I can use regex, but am not able to find out a regex pattern for
extended character. Any hints?
For example, if the file content is: sample, then the Perl code prints
false; and if the file content is samplé, then the Perl code prints
true.
Thanks.
[Interpreting 'extended' as non-ASCII]
You could simply use the POSIX character class [:ASCII:]
Another way would be to check for each character, if its ord() is less
than 128. That should work at least for the most common encodings like
ISO-Latin-1, Windows-1252, ...
Or: [untested]
if (/^[A-Za-z]*$/) {
print 'false';
} else {
print 'true';
}
You could probably also set your locale to EN-US and use
if (/\W/) {
print 'true';
} else {
print 'false';
}
All of these do somewhat different things, so you have some options to
choose the one that most closely matches your needs.
jue
$string =~ m/[^\w]/ ? print "\nhas extended." : print "\nOK.";
should do the trick.
This prints "has extended" if $string contains any characters other
([^...]) then 'a' to 'z', 'A' to 'Z', '0' to '9' plus '_' (the \w
character class).
If you want to exclude the '_' (contained in \w), use [^a-zA-Z0-9]

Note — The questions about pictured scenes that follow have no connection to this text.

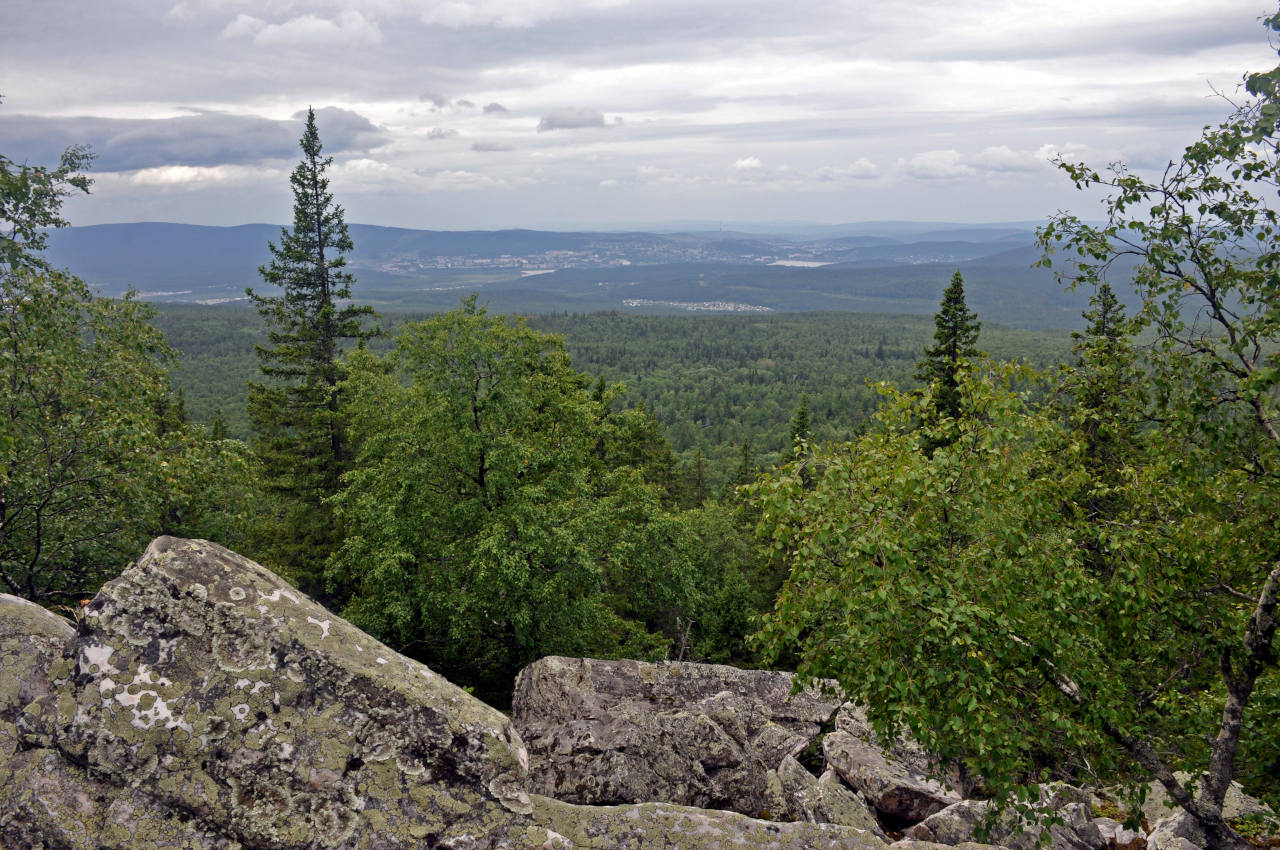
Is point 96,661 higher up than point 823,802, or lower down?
higher up

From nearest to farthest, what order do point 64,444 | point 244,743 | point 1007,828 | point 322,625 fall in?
point 244,743 → point 322,625 → point 1007,828 → point 64,444

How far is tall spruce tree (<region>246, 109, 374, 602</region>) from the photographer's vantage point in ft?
96.5

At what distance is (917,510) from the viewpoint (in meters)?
8.54

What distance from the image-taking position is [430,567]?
60.7 ft

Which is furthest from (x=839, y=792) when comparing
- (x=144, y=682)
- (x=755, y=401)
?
(x=755, y=401)

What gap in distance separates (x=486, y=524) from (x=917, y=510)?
12.5 meters

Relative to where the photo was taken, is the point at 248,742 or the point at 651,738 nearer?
the point at 248,742

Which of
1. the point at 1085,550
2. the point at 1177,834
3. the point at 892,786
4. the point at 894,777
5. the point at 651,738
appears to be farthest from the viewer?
the point at 894,777

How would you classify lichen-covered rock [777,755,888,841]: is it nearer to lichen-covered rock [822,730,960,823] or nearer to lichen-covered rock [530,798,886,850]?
lichen-covered rock [822,730,960,823]

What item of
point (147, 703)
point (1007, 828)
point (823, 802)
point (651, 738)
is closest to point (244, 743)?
point (147, 703)

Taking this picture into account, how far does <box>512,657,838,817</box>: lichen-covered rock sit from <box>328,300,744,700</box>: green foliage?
107 inches

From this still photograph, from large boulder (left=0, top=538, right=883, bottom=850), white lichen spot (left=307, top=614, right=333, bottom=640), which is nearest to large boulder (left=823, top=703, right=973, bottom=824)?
large boulder (left=0, top=538, right=883, bottom=850)

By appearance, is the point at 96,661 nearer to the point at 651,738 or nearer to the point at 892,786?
the point at 651,738

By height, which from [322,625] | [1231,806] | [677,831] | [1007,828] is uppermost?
[322,625]
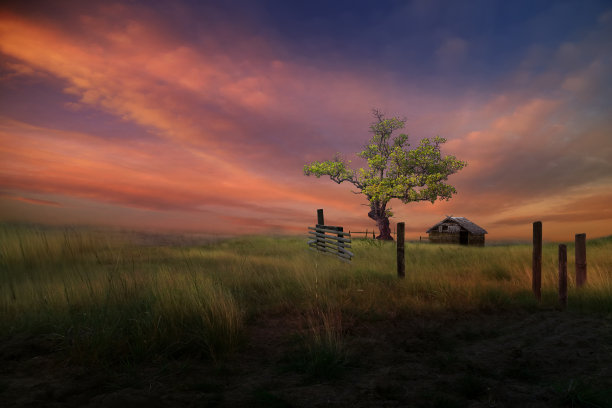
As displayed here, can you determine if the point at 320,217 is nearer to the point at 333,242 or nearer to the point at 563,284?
the point at 333,242

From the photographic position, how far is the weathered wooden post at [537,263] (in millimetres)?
8055

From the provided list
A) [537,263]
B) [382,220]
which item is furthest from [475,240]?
[537,263]

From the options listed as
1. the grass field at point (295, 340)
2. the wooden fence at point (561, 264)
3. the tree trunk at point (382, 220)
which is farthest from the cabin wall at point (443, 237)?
the grass field at point (295, 340)

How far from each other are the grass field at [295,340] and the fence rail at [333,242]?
19.2ft

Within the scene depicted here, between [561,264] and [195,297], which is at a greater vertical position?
[561,264]

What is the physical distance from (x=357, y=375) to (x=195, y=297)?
98.3 inches

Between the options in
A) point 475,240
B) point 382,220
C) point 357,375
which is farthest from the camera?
point 475,240

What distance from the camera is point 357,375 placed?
3980 millimetres

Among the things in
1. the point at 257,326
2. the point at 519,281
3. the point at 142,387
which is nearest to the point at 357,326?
the point at 257,326

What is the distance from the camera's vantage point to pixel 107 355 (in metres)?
4.24

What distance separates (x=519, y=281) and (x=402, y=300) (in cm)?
414

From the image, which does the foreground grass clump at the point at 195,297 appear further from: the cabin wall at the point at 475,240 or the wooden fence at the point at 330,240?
the cabin wall at the point at 475,240

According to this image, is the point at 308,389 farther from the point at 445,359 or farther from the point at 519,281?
the point at 519,281

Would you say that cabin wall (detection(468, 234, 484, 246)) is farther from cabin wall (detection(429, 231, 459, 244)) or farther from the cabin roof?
cabin wall (detection(429, 231, 459, 244))
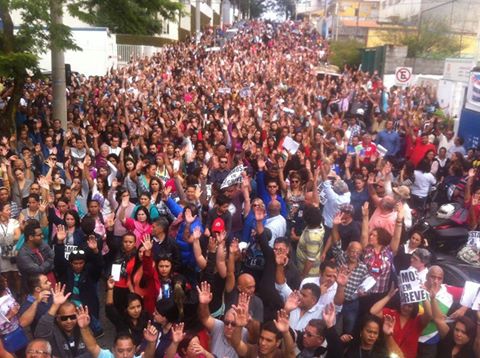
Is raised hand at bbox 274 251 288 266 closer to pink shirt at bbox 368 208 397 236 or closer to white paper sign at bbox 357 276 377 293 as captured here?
white paper sign at bbox 357 276 377 293

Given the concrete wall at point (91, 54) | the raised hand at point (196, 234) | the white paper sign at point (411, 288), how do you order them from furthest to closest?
1. the concrete wall at point (91, 54)
2. the raised hand at point (196, 234)
3. the white paper sign at point (411, 288)

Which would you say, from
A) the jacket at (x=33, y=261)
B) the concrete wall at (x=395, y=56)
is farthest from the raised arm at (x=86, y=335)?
the concrete wall at (x=395, y=56)

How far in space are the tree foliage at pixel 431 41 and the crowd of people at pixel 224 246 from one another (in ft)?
65.8

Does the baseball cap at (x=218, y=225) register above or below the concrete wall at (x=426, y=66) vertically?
below

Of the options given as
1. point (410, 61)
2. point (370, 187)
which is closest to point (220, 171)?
point (370, 187)

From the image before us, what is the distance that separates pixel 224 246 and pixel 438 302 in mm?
1849

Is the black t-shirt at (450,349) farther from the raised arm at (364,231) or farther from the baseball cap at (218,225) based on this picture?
the baseball cap at (218,225)

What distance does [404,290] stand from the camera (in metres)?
4.13

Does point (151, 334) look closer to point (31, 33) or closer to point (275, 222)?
point (275, 222)

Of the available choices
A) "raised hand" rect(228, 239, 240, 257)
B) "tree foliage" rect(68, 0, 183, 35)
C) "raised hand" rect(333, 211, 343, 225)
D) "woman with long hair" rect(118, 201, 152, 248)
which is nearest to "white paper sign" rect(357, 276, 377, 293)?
"raised hand" rect(333, 211, 343, 225)

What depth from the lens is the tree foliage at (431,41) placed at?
2870 centimetres

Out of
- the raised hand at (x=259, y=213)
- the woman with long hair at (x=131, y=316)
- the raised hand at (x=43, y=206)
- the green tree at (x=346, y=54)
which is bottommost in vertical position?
the woman with long hair at (x=131, y=316)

If you want to include more "valid" characters, expand the [^...]
accordingly (note: if you want to inlcude '-' as valid character, put it
at the very end of the characters list).
See
perldoc perlre
perldoc perlrequick
perldoc perlreref
perldoc perlretut
hth, Hartmut
--
------------------------------------------------
Hartmut Camphausen h.camp[bei]textix[punkt]de
[^\w] is usually written as \W.
> should do the trick.
>
> This prints "has extended" if $string contains any characters other
> ([^...]) then 'a' to 'z', 'A' to 'Z', '0' to '9' plus '_' (the \w
> character class).
From perlre.pod:
<QUOTE>
If "use locale" is in effect, the list of alphabetic characters
generated by "\w" is taken from the current locale. See perllocale.
</QUOTE>
In other words, if your locale supports it then 'é' will be included in \w.
> If you want to exclude the '_' (contained in \w), use [^a-zA-Z0-9]

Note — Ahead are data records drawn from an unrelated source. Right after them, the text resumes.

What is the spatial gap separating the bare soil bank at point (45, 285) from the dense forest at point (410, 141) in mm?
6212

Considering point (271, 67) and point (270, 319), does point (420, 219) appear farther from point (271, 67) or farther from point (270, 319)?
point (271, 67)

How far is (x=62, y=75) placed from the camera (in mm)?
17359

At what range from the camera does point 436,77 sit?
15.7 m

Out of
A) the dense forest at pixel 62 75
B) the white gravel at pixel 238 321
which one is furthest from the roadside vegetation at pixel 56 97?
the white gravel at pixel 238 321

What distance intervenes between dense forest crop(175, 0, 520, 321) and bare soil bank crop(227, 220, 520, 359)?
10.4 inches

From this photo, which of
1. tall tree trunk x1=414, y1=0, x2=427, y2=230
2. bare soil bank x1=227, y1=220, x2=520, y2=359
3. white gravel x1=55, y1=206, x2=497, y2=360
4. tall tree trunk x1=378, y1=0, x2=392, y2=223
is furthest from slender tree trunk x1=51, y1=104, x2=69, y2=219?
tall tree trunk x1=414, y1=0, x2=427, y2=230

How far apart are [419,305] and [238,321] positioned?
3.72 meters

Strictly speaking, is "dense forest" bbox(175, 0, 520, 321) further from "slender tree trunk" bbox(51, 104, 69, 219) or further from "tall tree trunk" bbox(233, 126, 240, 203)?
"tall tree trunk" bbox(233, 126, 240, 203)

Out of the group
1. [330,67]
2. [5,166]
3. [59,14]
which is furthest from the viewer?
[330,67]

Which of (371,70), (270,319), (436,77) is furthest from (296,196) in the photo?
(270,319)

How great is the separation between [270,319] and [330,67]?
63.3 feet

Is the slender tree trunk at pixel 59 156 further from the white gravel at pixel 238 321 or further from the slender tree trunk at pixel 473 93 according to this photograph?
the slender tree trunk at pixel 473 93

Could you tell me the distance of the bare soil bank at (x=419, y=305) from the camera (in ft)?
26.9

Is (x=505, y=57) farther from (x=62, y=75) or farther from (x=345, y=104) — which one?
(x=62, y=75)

[^a-zA-Z0-9] means any character that is *not* alphanumeric. You
probably meant [a-zA-Z0-9].
John
--
Perl isn't a toolbox, but a small machine shop where you
can special-order certain sorts of tools at low cost and
in short order. -- Larry Wall
> Hartmut Camphausen wrote:
>>
>> $string =~ m/[^\w]/ ? print "\nhas extended." : print "\nOK.";
>
> [^\w] is usually written as \W.
Helmut mentioned that one could add more characters to the ^\w in the
following part of his post, which may explain why he chose this method rather
than using \W.
>> This prints "has extended" if $string contains any characters other
>> ([^...]) then 'a' to 'z', 'A' to 'Z', '0' to '9' plus '_' (the \w
>> character class).
>
> From perlre.pod:
>
> <QUOTE>
> If "use locale" is in effect, the list of alphabetic characters
> generated by "\w" is taken from the current locale. See perllocale.
> </QUOTE>
>
> In other words, if your locale supports it then 'é' will be included in
> \w.
Or if you use Unicode:
#!/usr/bin/perl
use warnings;
use strict;
use Unicode::UCD 'charinfo';
sub count_match
{
my ($re)=@_;
my $c;
for my $n (0x00 .. 0xD7FF, 0xE000 .. 0xFDCF, 0xFDF0.. 0xFFFD) {
if (chr($n) =~ /$re/) {
my $ci = charinfo($n);
# print sprintf ('%02X', $n), " which is ", $$ci{name}, " matches\n";
$c++;
}
}
print "There are $c characters matching \"$re\".\n";
}
count_match('\w');
Uncommenting the "print" statement will produce a lot of output.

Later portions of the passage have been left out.